Carlos Sainz has welcomed Volkswagen's forthcoming entry into the World Rally Championship, describing it as 'great news' all-round and revealing that he hopes his wealth of experience over the years will help to ensure that the German marque is as competitive and prepared as it can be when it makes its bow in 2013.

VW will return to the series in an official capacity for the first time in more than two decades when the new Polo R WRC joins the fray for the 2013 curtain-raiser [see separate story - click here], and at the car's Olbia launch on the eve of last weekend's Rally Italia Sardinia, it was confirmed that two-time World Rally Champion Sainz will be an integral part of the project as a special advisor.

Having formed close ties with VW since joining the manufacturer five years ago to take on the mighty Dakar Rally - a gruelling marathon that he conquered in 2010 - the Spaniard will play a key role in the development of the aggressive new Polo, and even if he insists that the disciplines of WRC and rally-raid are so different and 'day-and-night' as to be incomparable, Sainz acknowledges that the sport in general is 'a natural fit' for the Wolfsburg-based manufacturer.

"It's great that Volkswagen has decided to come into the WRC," enthused the 49-year-old, who is set to test the car - although he is eager to stress that he will not be its designated test-driver. "I'm sure VW will try to be very competitive right from the beginning - but winning is a different story.

"Time is already counting down, and although 2013 looks far away right now, it's going to come around very quickly. We need to go step-by-step and work very hard if we want to be competitive from the start. The team has to work to the maximum - and I'm sure they will.

"I have a lot of experience in the WRC, and I'm ready to help the team as much as possible in all areas. I've been in rallying all my life, in so many different teams and I know many people. I've won with most of them and with most of the cars I've driven. I think I know a little bit and have a good picture of what is required. I'm not the team manager, but I will be close to Kris [Nissen - Volkswagen Motorsport Director] and I hope we can do a good job.

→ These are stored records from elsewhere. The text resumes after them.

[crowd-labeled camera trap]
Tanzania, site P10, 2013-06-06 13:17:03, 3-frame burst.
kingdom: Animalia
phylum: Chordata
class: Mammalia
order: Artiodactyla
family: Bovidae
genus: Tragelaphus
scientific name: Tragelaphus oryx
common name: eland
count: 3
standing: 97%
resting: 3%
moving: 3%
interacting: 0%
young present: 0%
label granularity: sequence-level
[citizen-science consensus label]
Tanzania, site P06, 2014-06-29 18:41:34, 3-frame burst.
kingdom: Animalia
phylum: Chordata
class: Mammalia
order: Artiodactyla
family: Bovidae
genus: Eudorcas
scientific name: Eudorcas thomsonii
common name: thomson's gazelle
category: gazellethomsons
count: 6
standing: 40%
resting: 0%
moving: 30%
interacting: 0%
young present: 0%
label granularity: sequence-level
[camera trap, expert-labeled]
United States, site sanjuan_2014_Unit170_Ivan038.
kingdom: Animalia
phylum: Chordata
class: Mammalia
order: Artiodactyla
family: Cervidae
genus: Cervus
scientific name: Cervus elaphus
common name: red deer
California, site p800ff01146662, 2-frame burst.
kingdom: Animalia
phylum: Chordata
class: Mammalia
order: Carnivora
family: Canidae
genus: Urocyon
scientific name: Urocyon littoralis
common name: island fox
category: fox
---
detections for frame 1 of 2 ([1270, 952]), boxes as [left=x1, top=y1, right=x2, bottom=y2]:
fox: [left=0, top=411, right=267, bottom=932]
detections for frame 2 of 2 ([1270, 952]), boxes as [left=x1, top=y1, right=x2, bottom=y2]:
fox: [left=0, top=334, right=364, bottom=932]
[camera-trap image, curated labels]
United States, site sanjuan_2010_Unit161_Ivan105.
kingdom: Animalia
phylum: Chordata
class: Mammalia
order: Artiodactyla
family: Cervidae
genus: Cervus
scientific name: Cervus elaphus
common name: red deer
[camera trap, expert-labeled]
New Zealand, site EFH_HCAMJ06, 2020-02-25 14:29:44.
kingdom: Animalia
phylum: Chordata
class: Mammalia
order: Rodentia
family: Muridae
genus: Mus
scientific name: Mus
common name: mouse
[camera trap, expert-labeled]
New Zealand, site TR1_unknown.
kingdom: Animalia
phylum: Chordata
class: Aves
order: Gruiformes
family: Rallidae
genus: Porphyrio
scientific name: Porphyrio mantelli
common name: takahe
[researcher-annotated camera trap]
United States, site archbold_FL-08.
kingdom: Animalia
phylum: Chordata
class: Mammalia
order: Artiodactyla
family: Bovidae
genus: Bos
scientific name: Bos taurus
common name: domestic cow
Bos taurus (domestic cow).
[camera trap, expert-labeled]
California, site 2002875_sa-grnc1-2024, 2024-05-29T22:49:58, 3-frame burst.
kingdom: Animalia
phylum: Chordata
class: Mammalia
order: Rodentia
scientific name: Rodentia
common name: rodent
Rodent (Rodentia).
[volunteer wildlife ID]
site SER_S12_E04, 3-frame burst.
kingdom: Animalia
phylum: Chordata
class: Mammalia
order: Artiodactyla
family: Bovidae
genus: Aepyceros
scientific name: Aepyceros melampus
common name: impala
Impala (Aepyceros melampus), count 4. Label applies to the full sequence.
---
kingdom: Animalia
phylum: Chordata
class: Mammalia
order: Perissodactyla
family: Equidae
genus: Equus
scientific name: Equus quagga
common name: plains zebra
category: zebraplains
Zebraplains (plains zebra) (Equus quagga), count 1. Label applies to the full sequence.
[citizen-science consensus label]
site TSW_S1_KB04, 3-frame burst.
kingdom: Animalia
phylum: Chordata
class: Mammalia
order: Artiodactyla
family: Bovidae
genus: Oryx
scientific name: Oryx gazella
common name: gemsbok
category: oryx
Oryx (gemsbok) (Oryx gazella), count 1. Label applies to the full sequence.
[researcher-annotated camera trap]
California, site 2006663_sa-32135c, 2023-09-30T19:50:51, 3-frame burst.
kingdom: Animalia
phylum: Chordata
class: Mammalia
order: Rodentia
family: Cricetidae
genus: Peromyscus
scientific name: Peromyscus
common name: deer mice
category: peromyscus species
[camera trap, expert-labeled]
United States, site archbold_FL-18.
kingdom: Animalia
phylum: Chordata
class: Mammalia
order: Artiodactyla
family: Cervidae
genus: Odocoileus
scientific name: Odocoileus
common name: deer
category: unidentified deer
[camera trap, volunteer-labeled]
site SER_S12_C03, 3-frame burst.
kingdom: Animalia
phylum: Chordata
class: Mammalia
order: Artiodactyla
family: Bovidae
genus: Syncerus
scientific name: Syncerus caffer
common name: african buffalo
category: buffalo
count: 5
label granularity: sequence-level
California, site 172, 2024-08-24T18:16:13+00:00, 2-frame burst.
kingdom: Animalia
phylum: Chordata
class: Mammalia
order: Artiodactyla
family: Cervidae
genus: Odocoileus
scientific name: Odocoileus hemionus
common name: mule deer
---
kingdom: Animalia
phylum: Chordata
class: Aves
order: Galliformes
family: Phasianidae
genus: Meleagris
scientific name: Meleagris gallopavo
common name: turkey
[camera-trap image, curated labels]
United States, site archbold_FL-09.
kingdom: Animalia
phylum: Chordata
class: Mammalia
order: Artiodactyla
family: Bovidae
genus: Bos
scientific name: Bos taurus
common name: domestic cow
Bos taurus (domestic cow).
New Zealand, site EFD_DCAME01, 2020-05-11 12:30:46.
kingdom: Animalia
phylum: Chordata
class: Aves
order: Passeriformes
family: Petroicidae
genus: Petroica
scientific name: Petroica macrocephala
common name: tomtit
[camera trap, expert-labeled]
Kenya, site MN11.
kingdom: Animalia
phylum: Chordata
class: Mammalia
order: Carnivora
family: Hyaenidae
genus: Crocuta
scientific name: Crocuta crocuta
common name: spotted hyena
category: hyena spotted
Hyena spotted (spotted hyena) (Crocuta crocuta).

"It's going to be good fun to test the car to help the team - but I'm not going to be the test-driver. From time-to-time I can drive the car to give my opinion and my impressions, but it will be very important from the beginning to have the right drivers in the car. You can very easily lose direction if the indications from the driver are not good.

"We need to have a clear project, a clear structure, good engineers [and] good drivers - and we have to be very realistic. We will be facing two very strong manufacturers with a lot of experience in rallying and we are a newcomer, so it will take some time, for sure - but we have to look to be as competitive as possible."

In that quest, Sainz's indisputable knowledge and expertise will assuredly be a significant boon, and having competed in the WRC during its glory days and witnessed its sad but steady decline since the dawn of the new Millennium, 'El Matador' is convinced that VW's impending arrival on the scene - allied to MINI's works debut last weekend - is another positive indication that the championship is slowly regaining strength and returning to form under its new regulations.

"It's still a bit too early to say, but we are on the way," he acknowledged. "This is one of the steps required, and I really feel happy for the whole rallying family. VW is one of the major players, and this is a great boost for the WRC - what the championship really needs is for people to come in and compete.

"VW has been growing for a long time and has become one of the strongest companies in the world. The fact that one of the strongest companies in the world has decided to enter the World Rally Championship is great news. I'm sure we are looking towards an upward period in the WRC."